Apart from that, this is a exercise in nostalgia. There are no surprises here, even with the additional scenes in this comic that would have been mind blowing only a few years ago, are now not only known to all, but most have been seen actually in versions of the film. We all know the story, we all know what the general look of things are and even with the artist and "editor" not having the true source to base things off there are few real surprises.

Still I found it very refreshing to read this. It is so easy to get jaded and cynical about all the new stuff but reading this was a real throw back to the time when it was all new and more importantly, all of it was actually really good and bursting with potential.

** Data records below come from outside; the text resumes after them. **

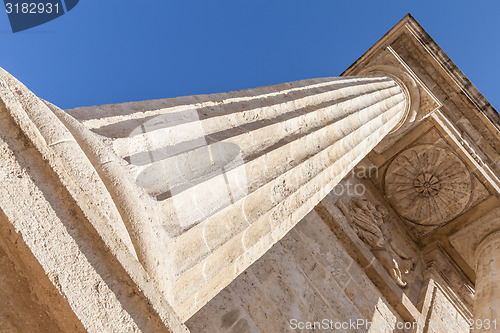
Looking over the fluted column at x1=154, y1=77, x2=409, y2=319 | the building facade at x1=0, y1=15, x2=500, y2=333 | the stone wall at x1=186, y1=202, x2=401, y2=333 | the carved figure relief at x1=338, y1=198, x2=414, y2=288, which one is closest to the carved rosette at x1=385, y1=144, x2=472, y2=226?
the building facade at x1=0, y1=15, x2=500, y2=333

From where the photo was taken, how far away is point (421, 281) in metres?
7.02

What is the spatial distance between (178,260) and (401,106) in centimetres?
590

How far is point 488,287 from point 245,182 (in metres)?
4.68

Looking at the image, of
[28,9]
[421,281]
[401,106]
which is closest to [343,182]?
[401,106]

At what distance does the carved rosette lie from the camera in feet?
25.4

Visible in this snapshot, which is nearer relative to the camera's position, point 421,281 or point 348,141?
point 348,141

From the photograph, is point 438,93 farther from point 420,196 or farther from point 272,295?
point 272,295

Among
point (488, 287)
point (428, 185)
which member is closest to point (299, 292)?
point (488, 287)

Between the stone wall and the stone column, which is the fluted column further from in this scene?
the stone column

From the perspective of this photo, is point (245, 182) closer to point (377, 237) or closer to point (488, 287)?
point (488, 287)

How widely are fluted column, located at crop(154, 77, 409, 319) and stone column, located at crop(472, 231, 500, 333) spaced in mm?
2540

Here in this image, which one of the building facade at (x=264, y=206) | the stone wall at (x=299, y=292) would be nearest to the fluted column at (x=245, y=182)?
the building facade at (x=264, y=206)

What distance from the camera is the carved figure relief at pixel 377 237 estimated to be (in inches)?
257

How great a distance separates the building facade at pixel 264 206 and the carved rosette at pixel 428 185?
0.02 meters
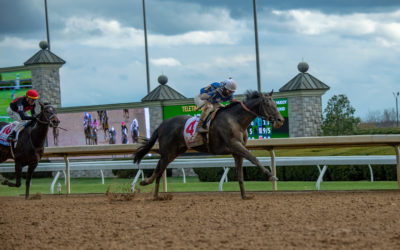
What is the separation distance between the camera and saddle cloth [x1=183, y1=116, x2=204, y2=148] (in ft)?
27.4

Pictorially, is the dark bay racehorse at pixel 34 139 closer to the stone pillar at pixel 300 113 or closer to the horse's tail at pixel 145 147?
the horse's tail at pixel 145 147

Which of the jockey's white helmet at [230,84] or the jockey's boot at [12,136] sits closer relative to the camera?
the jockey's white helmet at [230,84]

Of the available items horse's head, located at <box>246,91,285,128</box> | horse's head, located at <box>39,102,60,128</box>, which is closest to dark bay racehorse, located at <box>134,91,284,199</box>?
horse's head, located at <box>246,91,285,128</box>

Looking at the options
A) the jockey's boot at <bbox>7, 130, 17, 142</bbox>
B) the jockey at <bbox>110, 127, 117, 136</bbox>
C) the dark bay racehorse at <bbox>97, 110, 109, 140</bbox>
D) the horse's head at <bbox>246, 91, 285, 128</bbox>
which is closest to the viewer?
the horse's head at <bbox>246, 91, 285, 128</bbox>

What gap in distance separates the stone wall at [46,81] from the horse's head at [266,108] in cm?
1739

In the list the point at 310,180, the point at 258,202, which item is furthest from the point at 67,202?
the point at 310,180

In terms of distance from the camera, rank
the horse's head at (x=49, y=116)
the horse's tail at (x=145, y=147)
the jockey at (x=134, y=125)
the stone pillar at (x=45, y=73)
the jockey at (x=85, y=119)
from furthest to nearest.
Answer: the stone pillar at (x=45, y=73) < the jockey at (x=85, y=119) < the jockey at (x=134, y=125) < the horse's head at (x=49, y=116) < the horse's tail at (x=145, y=147)

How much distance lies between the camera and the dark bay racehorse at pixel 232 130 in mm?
7926

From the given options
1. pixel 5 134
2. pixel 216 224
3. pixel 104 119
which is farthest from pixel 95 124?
Result: pixel 216 224

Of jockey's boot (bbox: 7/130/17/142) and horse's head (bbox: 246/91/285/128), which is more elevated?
horse's head (bbox: 246/91/285/128)

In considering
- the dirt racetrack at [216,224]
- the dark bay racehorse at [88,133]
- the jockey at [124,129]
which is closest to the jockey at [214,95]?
the dirt racetrack at [216,224]

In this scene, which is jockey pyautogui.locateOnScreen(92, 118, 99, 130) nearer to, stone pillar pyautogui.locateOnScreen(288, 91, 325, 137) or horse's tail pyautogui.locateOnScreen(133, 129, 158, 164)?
stone pillar pyautogui.locateOnScreen(288, 91, 325, 137)

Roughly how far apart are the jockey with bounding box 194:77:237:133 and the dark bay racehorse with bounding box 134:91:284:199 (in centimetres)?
13

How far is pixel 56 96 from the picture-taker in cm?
2478
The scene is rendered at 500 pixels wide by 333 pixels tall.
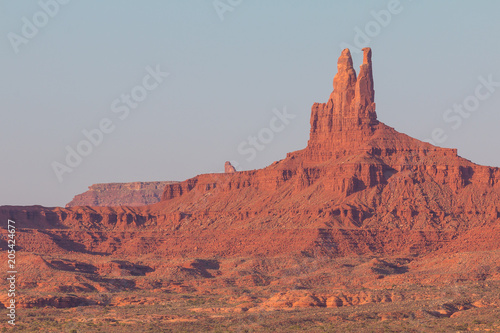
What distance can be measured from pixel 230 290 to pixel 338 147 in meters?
64.6

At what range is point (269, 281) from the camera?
470 feet

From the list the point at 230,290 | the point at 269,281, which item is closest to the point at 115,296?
the point at 230,290

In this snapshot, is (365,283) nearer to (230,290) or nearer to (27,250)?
(230,290)

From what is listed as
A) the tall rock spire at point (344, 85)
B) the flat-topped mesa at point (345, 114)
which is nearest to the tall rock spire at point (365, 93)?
the flat-topped mesa at point (345, 114)

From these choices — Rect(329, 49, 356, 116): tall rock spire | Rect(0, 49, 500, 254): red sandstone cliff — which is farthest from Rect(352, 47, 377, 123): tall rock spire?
Rect(329, 49, 356, 116): tall rock spire

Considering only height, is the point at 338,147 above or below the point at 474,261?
above

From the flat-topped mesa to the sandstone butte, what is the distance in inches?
6.1

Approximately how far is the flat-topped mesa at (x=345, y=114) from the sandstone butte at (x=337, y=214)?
154mm

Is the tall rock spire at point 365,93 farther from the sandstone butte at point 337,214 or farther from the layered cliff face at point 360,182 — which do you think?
the sandstone butte at point 337,214

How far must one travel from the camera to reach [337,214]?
567 feet

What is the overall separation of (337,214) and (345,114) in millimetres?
25318

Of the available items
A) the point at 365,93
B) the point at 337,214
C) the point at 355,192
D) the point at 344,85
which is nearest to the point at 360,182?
the point at 355,192

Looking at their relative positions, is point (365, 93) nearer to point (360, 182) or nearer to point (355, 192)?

Then once you are done with the story of "A New Hope" (this comic was before that title existed) you are in "fantasy" comic world. Starting at 07 the book is now in pure imagination land, not even having a 2nd film or even a script to work off. This reminded me of when I was a kid, imaging all sorts of crazy stuff into this awesome universe which ended up being destroyed though the clarification of the latter movies

Not exactly a peck on the cheek!

This series continues for 107 volumes with Empire Strikes Back stretching across 39 - 44 and dose not even reach Jedi before the run ends. This is why this entire run is not considered cannon, as unlike the modern Star Wars comics it is really its own thing and I am not just talking about all the comic books (not just this one) basically having Luke and Leia fucking and then the editors doing some serious back peddling once Jedi came out!

There is a freedom to the storytelling here that I find feels very different to the modern Star Wars Universe comics I have read. No restrictions, no worrying about cannon and self-referential histories, just making shit up be cool and it is cool.


Can not be Recommend enough... A Must Read!




Oh yeah.... Only working of scripts.. never seeing the film.. Han shoots first... suck on that revisionist cunts!